シャーロットのおくりもの
監督:ゲイリー・ウィニック
出演:ダコタ・ファニング/ケヴィン・アンダーソン/エシー・デイヴィス/ルイス・コーベット/ゲイリー・バサラバ/ネイト・ムーニィ/ボー・ブリッジス
声の出演:ジュリア・ロバーツ/スティーヴ・ブシェミ/ジョン・クリーズ/オプラ・ウィンフリー/セドリック・ジ・エンターテイナー/キャシー・ベイツ/レバ・マッケンタイア/ロバート・レッドフォード/トーマス・ヘイデン・チャーチ/アンドレ・ベンジャミン/ドミニク・スコット・ケイ/サム・シェパード
30点満点中17点=監3/話2/出4/芸4/技4
【春に生まれた子ブタは、雪を見たかった】
エラブル家の農場で生まれた11匹の子ブタたち。でも母親のお乳は10個だけ。危うく処分されそうだった小さな1匹を、娘のファーンがウィルバーと名づけて育て始める。大きくなったウィルバーは隣のホーマーさんにもらわれることとなり、そこにいたガチョウやヒツジ、馬、ネズミたちと仲良くなろうとするのだが、ブタに待っている運命は……。納屋に住み着いたクモのシャーロットは、心優しいウィルバーを救うための策を練る。
(2006年 アメリカ/ドイツ)
【ファンタジーの中のリアリティ】
ハッキリと、きれいごとであり、絵本の世界である。けっこうな数の人間は出てくるし、ボイス・キャストなんかムダに豪華なんだけれど、たいしてキャラクターを掘り下げもせず、ひたすらファンタジーで突き進む。もうストーリーの枝葉なんか一切ないもんね。いきなりブタが生まれて、いきなり飼い始めちゃうし。
ただ、だからこそメッセージは直接的だ。
奇跡は身近に潜んでいる、昨日と同じ今日が繰り返されることこそ奇跡、その奇跡の中で僕らは生かされているのだということ……。
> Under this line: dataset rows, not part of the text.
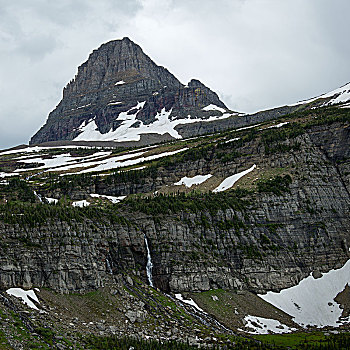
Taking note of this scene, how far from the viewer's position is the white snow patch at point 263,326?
60859 mm

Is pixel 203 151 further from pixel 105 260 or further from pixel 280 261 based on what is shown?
pixel 105 260

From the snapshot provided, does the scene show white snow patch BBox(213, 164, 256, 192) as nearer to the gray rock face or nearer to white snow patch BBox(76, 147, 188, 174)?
the gray rock face

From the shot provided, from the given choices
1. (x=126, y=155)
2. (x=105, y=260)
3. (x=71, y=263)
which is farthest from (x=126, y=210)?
(x=126, y=155)

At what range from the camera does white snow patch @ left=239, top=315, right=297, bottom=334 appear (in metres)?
60.9

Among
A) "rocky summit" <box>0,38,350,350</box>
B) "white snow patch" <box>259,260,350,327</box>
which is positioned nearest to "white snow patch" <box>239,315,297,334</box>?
"rocky summit" <box>0,38,350,350</box>

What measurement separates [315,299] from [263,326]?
1533 centimetres

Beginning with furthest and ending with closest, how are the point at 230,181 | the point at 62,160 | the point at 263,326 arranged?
the point at 62,160
the point at 230,181
the point at 263,326

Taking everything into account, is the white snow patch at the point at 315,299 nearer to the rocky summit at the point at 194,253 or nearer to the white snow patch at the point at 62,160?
the rocky summit at the point at 194,253

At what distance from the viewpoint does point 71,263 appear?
59031mm

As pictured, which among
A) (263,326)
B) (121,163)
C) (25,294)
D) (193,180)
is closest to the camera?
(25,294)

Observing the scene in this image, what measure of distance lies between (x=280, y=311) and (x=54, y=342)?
40319 mm

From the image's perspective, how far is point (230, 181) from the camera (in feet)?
340

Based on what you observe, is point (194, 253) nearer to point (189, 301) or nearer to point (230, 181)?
point (189, 301)

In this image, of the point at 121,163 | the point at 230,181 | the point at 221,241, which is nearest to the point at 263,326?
the point at 221,241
ああ助かってよかったね、ではなく、もういちど僕らの周囲の“ありふれた奇跡”を見つめ直し、喜ぼう、という映画だろう。
そうしたメッセージをしっかりと伝えるために、意外なほどリアリティというか、世界の構築には気をつかっている。
どこからどこまでがホンモノでどこからがCGなのかアニマトロニクスなんだか見分けのつかない動物たちはもちろんのこと、より強いこだわりを感じさせるのが“空間”の作りかた。エラブル家と隣家との位置関係や距離、納屋の中のレイアウト、そこにはモノがあってこっちから撮るとこう見えるけれどあっちからはこう見える、といった配置を正確に画面の中で再現し、映画世界に実在感をもたらしているのだ。
単なる絵空事で終わらせず、“僕らが実際に存在する世界での出来事”であることを示すのに、必要不可欠な方法論だろう。
そんなわけで、無性にベーコンが食べたくなるのである。